Nothing To Envy | Granta

  • Published: 17/08/2023
  • ISBN: 9781803510064
  • Granta Books
  • 336 pages

Nothing To Envy

Barbara Demick

WINNER OF THE BBC SAMUEL JOHNSON PRIZE FOR NON-FICTION 2010

A spectacularly revealing and harrowing portrait of ordinary lives in the world’s least ordinary country, North Korea

North Korea is Orwell’s 1984 made reality: it is the only country in the world not connected to the internet; Gone with the Wind is a dangerous, banned book; during political rallies, spies study your expression to check your sincerity. After the death of the country’s great leader Kim Il Sung in 1994, famine descended, and Nothing to Envy – winner of the 2010 BBC Samuel Johnson Prize for Non-Fiction – weaves together the stories of adversity and resilience of six residents of Chongin, North Korea’s third-largest city. From extensive interviews and with tenacious investigative work, Barbara Demick has recreated the concerns, culture and lifestyles of North Korean citizens in a gripping narrative, and vividly reconstructed the inner workings of this extraordinary and secretive country.

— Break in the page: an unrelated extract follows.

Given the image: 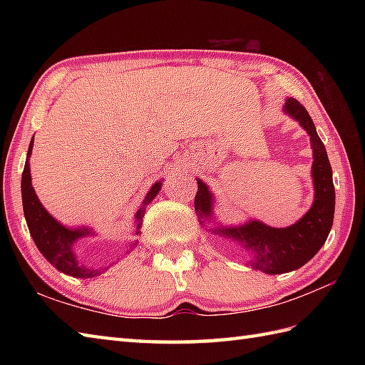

A rare and valuable insight ... Nothing to Envy is a searchlight shining on a country cloaked in darkness

Alastair Mabbott, Herald

Barbara Demick's achievement is to restore a measure of humanity to 23 million human beings. Many scholars have pored over North Korea's atrocious history, its fearful politics, abysmal economics and blood-curdling propaganda. No writer I know has done a better job of clothing these academic concerns with the rich detail of the lives of ordinary people - explaining, simply, what it feels like to be a citizen of the cruellest, most repressive and most retrograde country in the world

Richard Lloyd Parry, The Times

A most perceptive and eye-opening account of everyday life in North Korea

Jung Chang

The Author

Barbara Demick won the Samuel Johnson Prize for Nothing to Envy (Granta, 2010), her seminal book on North Korea. She is also the author of Besieged (Granta, 2012), her account of the war in Sarajevo, which won the George Polk Award, the Robert F Kennedy Award and was shortlisted for a Pulitzer Prize. She lives in New York.